Zwar hat das Heilfasten viele positive Effekte, aber auf dem Weg dorthin setzt es unseren Körper physiologischem und psychischen Stress aus und schwächt ihn. Nach der Fasten-Periode freut sich der Körper wieder auf eine Ruhephase – u.a. um die Hormonlevel in ihre typischen Tagesverlaufs-Spiegel zu balancieren.
Diejenigen, die sich entschließen Fasten auszuprobieren, raten wir besonders achtsam mit ihrem Körper umgehen. Auch während der Hungerperiode ist es sinnvoll sich ausreichend Ruhe zu gönnen und den Fastenstress für den Körper nicht mit anderen Stressoren des Alltags, z.B. im Job oder einer besonders fordernden Lebenssituation zu kombinieren und sich selbst zusätzlich mehr als nötig zu belasten.

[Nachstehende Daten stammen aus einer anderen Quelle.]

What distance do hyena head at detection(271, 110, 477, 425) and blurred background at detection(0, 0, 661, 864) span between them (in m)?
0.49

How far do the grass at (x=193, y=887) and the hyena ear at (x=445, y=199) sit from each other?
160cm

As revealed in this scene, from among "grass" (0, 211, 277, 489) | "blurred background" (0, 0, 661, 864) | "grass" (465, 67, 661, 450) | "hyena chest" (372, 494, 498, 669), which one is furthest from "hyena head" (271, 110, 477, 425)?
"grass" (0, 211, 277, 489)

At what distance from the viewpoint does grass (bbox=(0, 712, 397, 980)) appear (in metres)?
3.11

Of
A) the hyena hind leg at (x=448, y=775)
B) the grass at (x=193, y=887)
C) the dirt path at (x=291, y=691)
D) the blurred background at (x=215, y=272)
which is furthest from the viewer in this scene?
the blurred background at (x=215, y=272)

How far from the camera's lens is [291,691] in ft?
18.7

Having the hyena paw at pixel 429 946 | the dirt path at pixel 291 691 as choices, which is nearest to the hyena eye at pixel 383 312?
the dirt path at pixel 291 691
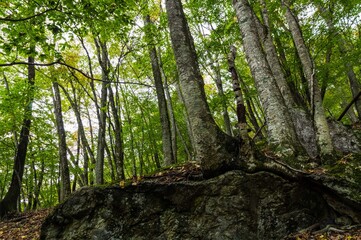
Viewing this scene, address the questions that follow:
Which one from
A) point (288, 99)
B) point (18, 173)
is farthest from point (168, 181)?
point (18, 173)

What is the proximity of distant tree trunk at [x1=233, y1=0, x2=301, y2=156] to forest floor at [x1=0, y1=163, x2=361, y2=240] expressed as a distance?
1.25 m

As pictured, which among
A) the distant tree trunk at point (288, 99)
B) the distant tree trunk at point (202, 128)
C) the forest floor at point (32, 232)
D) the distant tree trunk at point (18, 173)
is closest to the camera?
the forest floor at point (32, 232)

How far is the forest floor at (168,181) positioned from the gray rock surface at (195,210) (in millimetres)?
201

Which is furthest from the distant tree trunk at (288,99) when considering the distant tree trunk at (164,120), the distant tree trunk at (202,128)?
the distant tree trunk at (164,120)

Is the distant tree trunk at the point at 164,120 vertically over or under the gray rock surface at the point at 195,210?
over

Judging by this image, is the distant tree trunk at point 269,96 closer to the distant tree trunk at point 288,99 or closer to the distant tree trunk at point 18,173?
the distant tree trunk at point 288,99

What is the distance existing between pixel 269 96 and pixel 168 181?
2.48 meters

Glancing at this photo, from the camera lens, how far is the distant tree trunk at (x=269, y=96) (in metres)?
4.39

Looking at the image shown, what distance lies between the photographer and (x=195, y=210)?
4238 mm

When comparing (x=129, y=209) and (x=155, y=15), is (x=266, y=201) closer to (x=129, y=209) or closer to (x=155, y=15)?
(x=129, y=209)

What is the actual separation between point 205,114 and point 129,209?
85.6 inches

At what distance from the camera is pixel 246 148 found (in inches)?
168

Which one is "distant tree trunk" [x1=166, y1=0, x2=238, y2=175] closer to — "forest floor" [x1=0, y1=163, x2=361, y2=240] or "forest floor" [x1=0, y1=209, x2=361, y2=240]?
"forest floor" [x1=0, y1=163, x2=361, y2=240]

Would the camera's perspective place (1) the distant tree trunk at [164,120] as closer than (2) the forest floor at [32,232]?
No
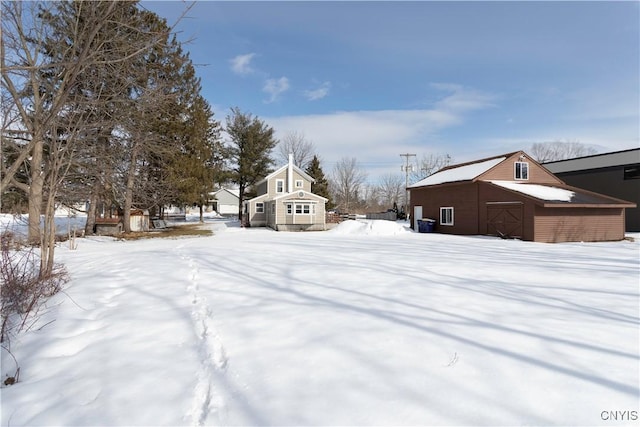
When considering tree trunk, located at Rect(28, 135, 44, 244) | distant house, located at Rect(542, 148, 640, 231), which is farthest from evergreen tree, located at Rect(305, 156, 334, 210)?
tree trunk, located at Rect(28, 135, 44, 244)

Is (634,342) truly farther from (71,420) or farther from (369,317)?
(71,420)

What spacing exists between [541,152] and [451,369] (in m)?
73.7

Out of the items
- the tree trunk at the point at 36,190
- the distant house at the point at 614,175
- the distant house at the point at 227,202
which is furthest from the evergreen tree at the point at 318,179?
the distant house at the point at 227,202

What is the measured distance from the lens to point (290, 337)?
12.4 feet

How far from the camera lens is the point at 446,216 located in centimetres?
2353

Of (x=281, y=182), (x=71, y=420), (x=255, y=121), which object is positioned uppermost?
(x=255, y=121)

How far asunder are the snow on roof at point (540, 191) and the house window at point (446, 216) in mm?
3553

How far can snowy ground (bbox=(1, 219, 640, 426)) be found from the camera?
2500mm

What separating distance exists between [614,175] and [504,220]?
12.0 meters

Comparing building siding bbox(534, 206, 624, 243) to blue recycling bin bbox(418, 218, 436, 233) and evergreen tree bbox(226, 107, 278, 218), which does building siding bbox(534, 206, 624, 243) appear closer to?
blue recycling bin bbox(418, 218, 436, 233)

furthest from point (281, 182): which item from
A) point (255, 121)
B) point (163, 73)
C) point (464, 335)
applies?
point (464, 335)

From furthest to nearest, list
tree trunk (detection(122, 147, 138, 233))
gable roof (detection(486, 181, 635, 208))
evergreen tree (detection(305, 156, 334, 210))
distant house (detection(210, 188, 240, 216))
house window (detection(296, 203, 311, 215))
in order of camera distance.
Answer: distant house (detection(210, 188, 240, 216)) < evergreen tree (detection(305, 156, 334, 210)) < house window (detection(296, 203, 311, 215)) < tree trunk (detection(122, 147, 138, 233)) < gable roof (detection(486, 181, 635, 208))

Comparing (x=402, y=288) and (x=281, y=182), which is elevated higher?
(x=281, y=182)

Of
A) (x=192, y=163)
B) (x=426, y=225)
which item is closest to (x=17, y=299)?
(x=192, y=163)
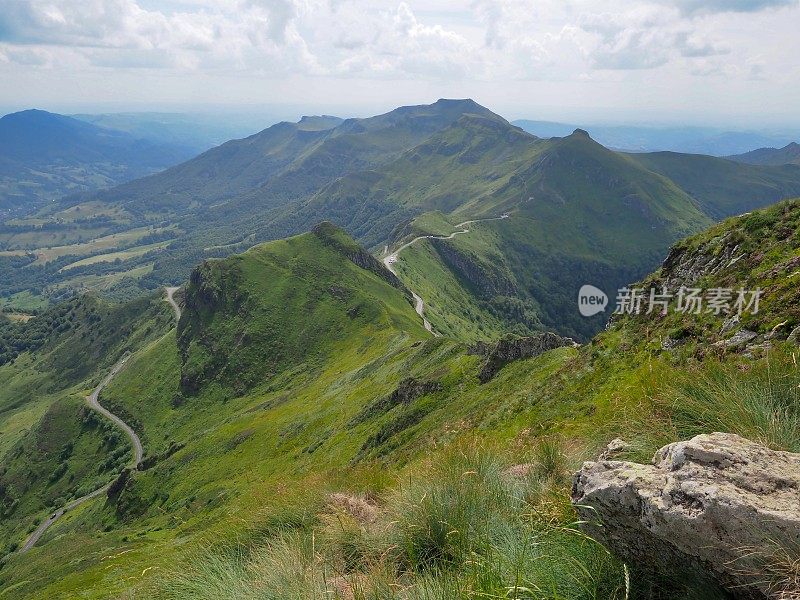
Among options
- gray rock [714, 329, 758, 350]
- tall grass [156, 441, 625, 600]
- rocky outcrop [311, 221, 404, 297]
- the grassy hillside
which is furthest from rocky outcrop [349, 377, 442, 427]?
rocky outcrop [311, 221, 404, 297]

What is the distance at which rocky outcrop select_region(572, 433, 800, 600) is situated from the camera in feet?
13.4

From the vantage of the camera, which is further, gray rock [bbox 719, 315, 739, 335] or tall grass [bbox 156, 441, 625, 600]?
gray rock [bbox 719, 315, 739, 335]

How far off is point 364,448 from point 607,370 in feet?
105

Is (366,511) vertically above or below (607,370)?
above

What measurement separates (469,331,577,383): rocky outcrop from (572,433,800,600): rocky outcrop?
39015mm

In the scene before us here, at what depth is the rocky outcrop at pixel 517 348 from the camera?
43.4m

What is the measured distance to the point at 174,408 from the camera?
13238 centimetres

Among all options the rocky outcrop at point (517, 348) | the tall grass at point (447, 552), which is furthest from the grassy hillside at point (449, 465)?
the rocky outcrop at point (517, 348)

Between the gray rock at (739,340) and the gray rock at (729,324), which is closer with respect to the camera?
the gray rock at (739,340)

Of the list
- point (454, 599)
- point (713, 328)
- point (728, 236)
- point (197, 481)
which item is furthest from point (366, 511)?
point (197, 481)

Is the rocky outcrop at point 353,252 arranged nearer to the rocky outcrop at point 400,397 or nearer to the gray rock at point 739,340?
the rocky outcrop at point 400,397

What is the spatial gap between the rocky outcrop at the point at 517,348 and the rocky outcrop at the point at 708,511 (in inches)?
1536

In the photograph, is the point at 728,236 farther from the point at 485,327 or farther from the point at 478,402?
the point at 485,327

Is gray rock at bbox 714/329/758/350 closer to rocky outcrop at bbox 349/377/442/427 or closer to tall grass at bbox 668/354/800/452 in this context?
tall grass at bbox 668/354/800/452
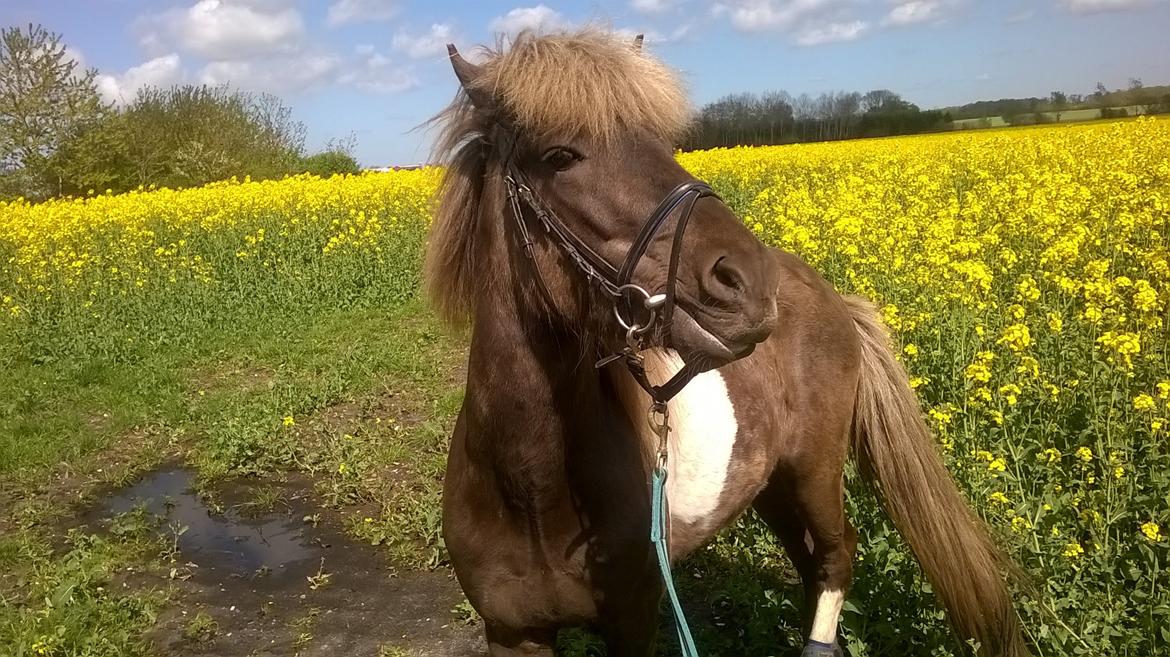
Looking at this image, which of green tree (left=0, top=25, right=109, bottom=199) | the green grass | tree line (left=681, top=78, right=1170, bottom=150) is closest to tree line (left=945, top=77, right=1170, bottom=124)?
tree line (left=681, top=78, right=1170, bottom=150)

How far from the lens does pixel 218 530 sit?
203 inches

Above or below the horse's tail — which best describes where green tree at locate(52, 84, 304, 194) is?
above

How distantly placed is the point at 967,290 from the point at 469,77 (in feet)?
11.8

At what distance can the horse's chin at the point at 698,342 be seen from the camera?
1.56 m

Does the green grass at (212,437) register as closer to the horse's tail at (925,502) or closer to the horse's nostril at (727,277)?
the horse's tail at (925,502)

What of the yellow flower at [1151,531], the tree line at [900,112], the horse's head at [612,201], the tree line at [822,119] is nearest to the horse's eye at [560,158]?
the horse's head at [612,201]

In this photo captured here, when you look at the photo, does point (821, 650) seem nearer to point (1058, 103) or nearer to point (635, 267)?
point (635, 267)

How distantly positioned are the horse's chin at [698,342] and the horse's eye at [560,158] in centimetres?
43

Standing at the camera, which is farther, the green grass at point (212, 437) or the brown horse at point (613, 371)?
the green grass at point (212, 437)

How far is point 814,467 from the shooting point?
3.03 metres

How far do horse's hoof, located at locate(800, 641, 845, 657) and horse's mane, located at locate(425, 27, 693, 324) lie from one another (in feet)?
6.84

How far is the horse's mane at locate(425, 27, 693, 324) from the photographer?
1.65 metres

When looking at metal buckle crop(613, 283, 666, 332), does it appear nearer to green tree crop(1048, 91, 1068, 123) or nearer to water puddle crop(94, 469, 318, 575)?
water puddle crop(94, 469, 318, 575)

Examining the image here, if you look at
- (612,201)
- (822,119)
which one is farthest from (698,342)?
(822,119)
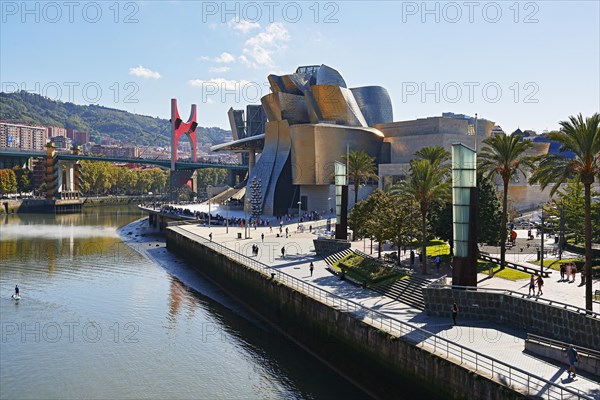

Fazit – Fasten, eine spannende Geschichte
Das Thema Fasten zeigt, was für ein erstaunlicher Organismus unser Körper ist. So sehr wir immer predigen, ihn mit ausreichend und gesunder Nahrung zu versorgen, stellt sich heraus: Wenn wir ihn herausfordern, indem wir ihn gezielt und durchdacht einer Fastenperiode aussetzen, macht ihn das noch gesünder und widerstandsfähiger. Und wir können bestätigen – auch wenn es vielleicht der ersten Intuition widerspricht – wenn man mehrere Tage keine feste Nahrung zu sich nimmt, verhungert man nicht gleich 😉
Heilfasten als reinigende und stärkende Kur für Körper und Geist ist – richtig und mit Vorsicht genossen – auf jeden Fall einen Versuch wert und vereinbar mit einer Lebensweise nach den Paleo-Grundprinzipien. Wir sind gespannt, welche Ergebnisse die Wissenschaft zu diesem spannenden Thema in Zukunft zu Tage fördert und halten euch auf jeden Fall auf dem Laufenden.
Habt ihr schon Erfahrungen mit dem Fasten/Heilfasten gemacht? Was waren die Vorteile, die ihr für euch entdecken konntet? Oder kennt ihr sogar jemanden, der seine gesundheitlichen Beschwerden durch Fasten lindern konnte?